Dynamically detect and propagate empty relations
Property |
---|
spark.databricks.adaptive.emptyRelationPropagation.enabled Type: Boolean Whether to enable or disable dynamic empty relation propagation. Default value: true |
Frequently asked questions (FAQ)
In this section:
- Why didn't AQE broadcast a small join table?
- Should I still use a broadcast join strategy hint with AQE enabled?
- What is the difference between skew join hint and AQE skew join optimization? Which one should I use?
- Why didn't AQE adjust my join ordering automatically?
- Why didn't AQE detect my data skew?
Why didn't AQE broadcast a small join table?
If the size of the relation expected to be broadcast does fall under this threshold but is still not broadcast:
- Check the join type. Broadcast is not supported for certain join types, for example, the left relation of a
LEFT OUTER JOIN
cannot be broadcast. - It can also be that the relation contains a lot of empty partitions, in which case the majority of the tasks can finish quickly with sort merge join or it can potentially be optimized with skew join handling. AQE avoids changing such sort merge joins to broadcast hash joins if the percentage of non-empty partitions is lower than
spark.sql.adaptive.nonEmptyPartitionRatioForBroadcastJoin
.
Should I still use a broadcast join strategy hint with AQE enabled?

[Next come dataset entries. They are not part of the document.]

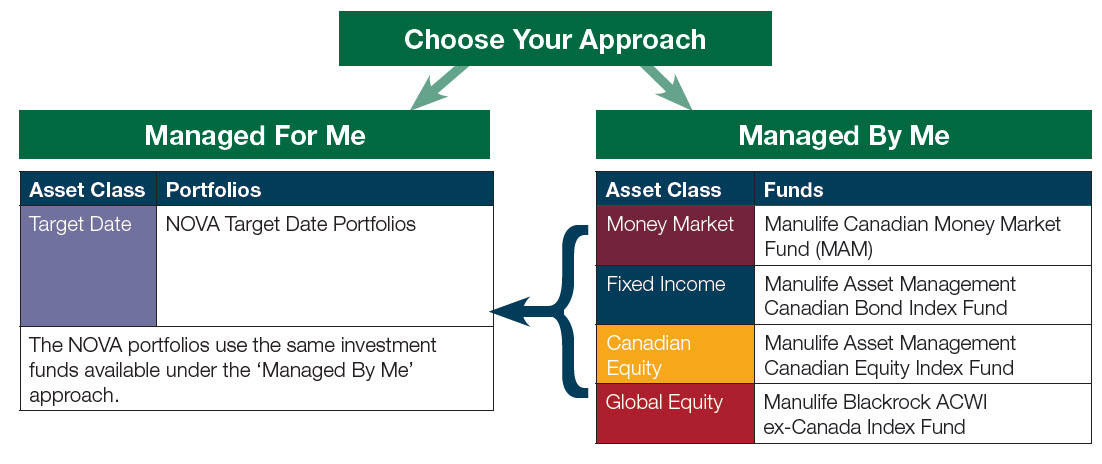 Choose Your Approach

Managed For Me

| Asset Class | Portfolios |
|---|---|
| Target Date | NOVA Target Date Portfolios |

The NOVA portfolios use the same investment funds available under the 'Managed By Me' approach.

Managed By Me

| Asset Class | Funds |
|---|---|
| Money Market | Manulife Canadian Money Market Fund (MAM) |
| Fixed Income | Manulife Asset Management Canadian Bond Index Fund |
| Canadian Equity | Manulife Asset Management Canadian Equity Index Fund |
| Global Equity | Manulife Blackrock ACWI ex-Canada Index Fund |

Yes. A statically planned broadcast join is usually more performant than a dynamically planned one by AQE as AQE might not switch to broadcast join until after performing shuffle for both sides of the join (by which time the actual relation sizes are obtained). So using a broadcast hint can still be a good choice if you know your query well. AQE will respect query hints the same way as static optimization does, but can still apply dynamic optimizations that are not affected by the hints.
What is the difference between skew join hint and AQE skew join optimization? Which one should I use?
It is recommended to rely on AQE skew join handling rather than use the skew join hint, because AQE skew join is completely automatic and in general performs better than the hint counterpart.
Why didn't AQE adjust my join ordering automatically?
Dynamic join reordering is not part of AQE.
Why didn't AQE detect my data skew?
There are two size conditions that must be satisfied for AQE to detect a partition as a skewed partition:
- The partition size is larger than the
spark.sql.adaptive.skewJoin.skewedPartitionThresholdInBytes
(default 256MB) - The partition size is larger than the median size of all partitions times the skewed partition factor
spark.sql.adaptive.skewJoin.skewedPartitionFactor
(default 5)
In addition, skew handling support is limited for certain join types, for example, in LEFT OUTER JOIN
, only skew on the left side can be optimized.
Legacy
The term "Adaptive Execution" has existed since Spark 1.6, but the new AQE in Spark 3.0 is fundamentally different. In terms of functionality, Spark 1.6 does only the "dynamically coalesce partitions" part. In terms of technical architecture, the new AQE is a framework of dynamic planning and replanning of queries based on runtime stats, which supports a variety of optimizations such as the ones we have described in this article and can be extended to enable more potential optimizations.